Exercise data:
::::::

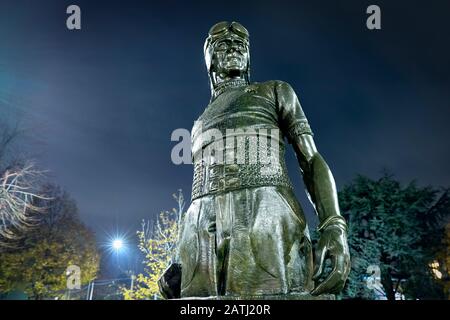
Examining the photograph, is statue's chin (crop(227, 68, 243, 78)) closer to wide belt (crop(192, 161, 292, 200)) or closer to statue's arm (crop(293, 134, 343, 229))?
statue's arm (crop(293, 134, 343, 229))

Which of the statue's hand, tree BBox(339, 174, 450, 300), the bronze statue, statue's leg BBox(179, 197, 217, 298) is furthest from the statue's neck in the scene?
tree BBox(339, 174, 450, 300)

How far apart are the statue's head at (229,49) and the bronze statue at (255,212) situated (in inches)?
10.7

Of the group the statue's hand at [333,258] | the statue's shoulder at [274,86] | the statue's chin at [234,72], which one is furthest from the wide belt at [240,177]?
the statue's chin at [234,72]

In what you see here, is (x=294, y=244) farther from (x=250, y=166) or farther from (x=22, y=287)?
(x=22, y=287)

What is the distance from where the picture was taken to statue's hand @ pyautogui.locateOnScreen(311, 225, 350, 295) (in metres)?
3.08

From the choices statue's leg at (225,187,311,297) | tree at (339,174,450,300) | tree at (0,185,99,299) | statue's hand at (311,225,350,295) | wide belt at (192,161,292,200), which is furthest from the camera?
tree at (0,185,99,299)

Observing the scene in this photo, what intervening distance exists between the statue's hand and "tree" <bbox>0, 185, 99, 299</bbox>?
103 feet

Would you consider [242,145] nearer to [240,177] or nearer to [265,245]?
[240,177]

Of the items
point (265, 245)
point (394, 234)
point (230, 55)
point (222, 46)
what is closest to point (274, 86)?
point (230, 55)

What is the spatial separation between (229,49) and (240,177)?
66.7 inches

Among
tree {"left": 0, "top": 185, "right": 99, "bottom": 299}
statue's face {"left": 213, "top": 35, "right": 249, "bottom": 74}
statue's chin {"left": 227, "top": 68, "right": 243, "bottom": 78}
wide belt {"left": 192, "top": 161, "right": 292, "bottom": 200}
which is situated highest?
tree {"left": 0, "top": 185, "right": 99, "bottom": 299}

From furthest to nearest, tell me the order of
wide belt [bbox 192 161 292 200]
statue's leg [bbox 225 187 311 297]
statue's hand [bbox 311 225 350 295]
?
wide belt [bbox 192 161 292 200] → statue's leg [bbox 225 187 311 297] → statue's hand [bbox 311 225 350 295]

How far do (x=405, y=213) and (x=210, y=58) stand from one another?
2907cm
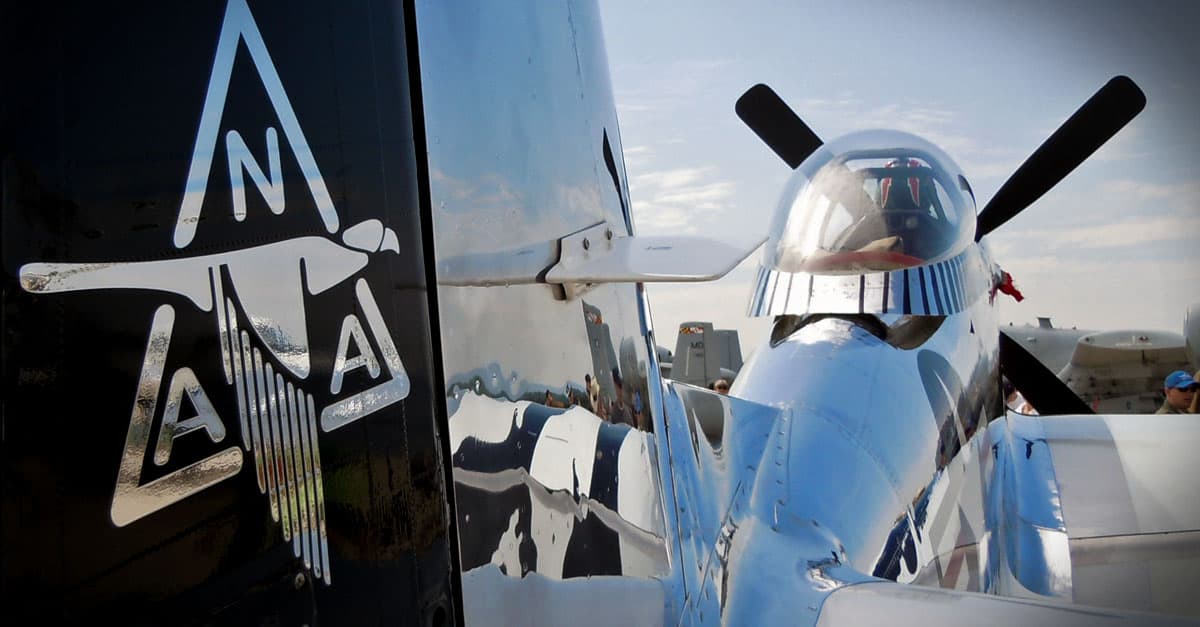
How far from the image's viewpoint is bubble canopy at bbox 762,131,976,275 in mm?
5188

::::::

Exercise aim:
Format every line of the items above as a numbered list, leaving out the blank lines and the pictures.

Solution to this task:
1. Examining the photograph, is statue's chin (crop(227, 68, 243, 78)) closer to wide belt (crop(192, 161, 292, 200)) or closer to statue's arm (crop(293, 134, 343, 229))?
2. statue's arm (crop(293, 134, 343, 229))
3. Which of the statue's hand, tree BBox(339, 174, 450, 300), the bronze statue, statue's leg BBox(179, 197, 217, 298) is furthest from the statue's neck in the scene?
4. tree BBox(339, 174, 450, 300)
5. How far apart are the statue's head at (229,49) and the bronze statue at (255,212) situated (in inches)?
6. 10.7
7. Of the group the statue's hand at [333,258] | the statue's shoulder at [274,86] | the statue's chin at [234,72], which one is furthest from the wide belt at [240,177]?
8. the statue's chin at [234,72]
9. In what you see here, is (x=294, y=244) farther from (x=250, y=166) or farther from (x=22, y=287)?
10. (x=22, y=287)
11. What is the distance from where the picture was taken to statue's hand @ pyautogui.locateOnScreen(311, 225, 350, 295) (in metres)?
12. 3.08
13. From the choices statue's leg at (225,187,311,297) | tree at (339,174,450,300) | tree at (0,185,99,299) | statue's hand at (311,225,350,295) | wide belt at (192,161,292,200), which is furthest from the camera?
14. tree at (0,185,99,299)
15. Observing the scene in this photo, what intervening distance exists between the statue's hand and "tree" <bbox>0, 185, 99, 299</bbox>?
16. 103 feet
17. Would you consider [242,145] nearer to [240,177] or nearer to [265,245]?
18. [240,177]
19. Of the items
20. point (265, 245)
21. point (394, 234)
22. point (230, 55)
23. point (222, 46)
24. what is closest to point (274, 86)?
25. point (230, 55)
26. What is the spatial separation between (229,49) and (240,177)?
27. 66.7 inches
28. Among
29. tree {"left": 0, "top": 185, "right": 99, "bottom": 299}
30. statue's face {"left": 213, "top": 35, "right": 249, "bottom": 74}
31. statue's chin {"left": 227, "top": 68, "right": 243, "bottom": 78}
32. wide belt {"left": 192, "top": 161, "right": 292, "bottom": 200}
33. which is situated highest?
34. tree {"left": 0, "top": 185, "right": 99, "bottom": 299}
35. From furthest to nearest, tell me the order of
36. wide belt [bbox 192 161 292 200]
37. statue's leg [bbox 225 187 311 297]
38. statue's hand [bbox 311 225 350 295]
39. ?
40. wide belt [bbox 192 161 292 200] → statue's leg [bbox 225 187 311 297] → statue's hand [bbox 311 225 350 295]
41. How far do (x=405, y=213) and (x=210, y=58) stand from one another?
42. 2907cm
43. How far from the image's viewpoint is bubble canopy at bbox 762,131,976,275 in mm?
44. 5188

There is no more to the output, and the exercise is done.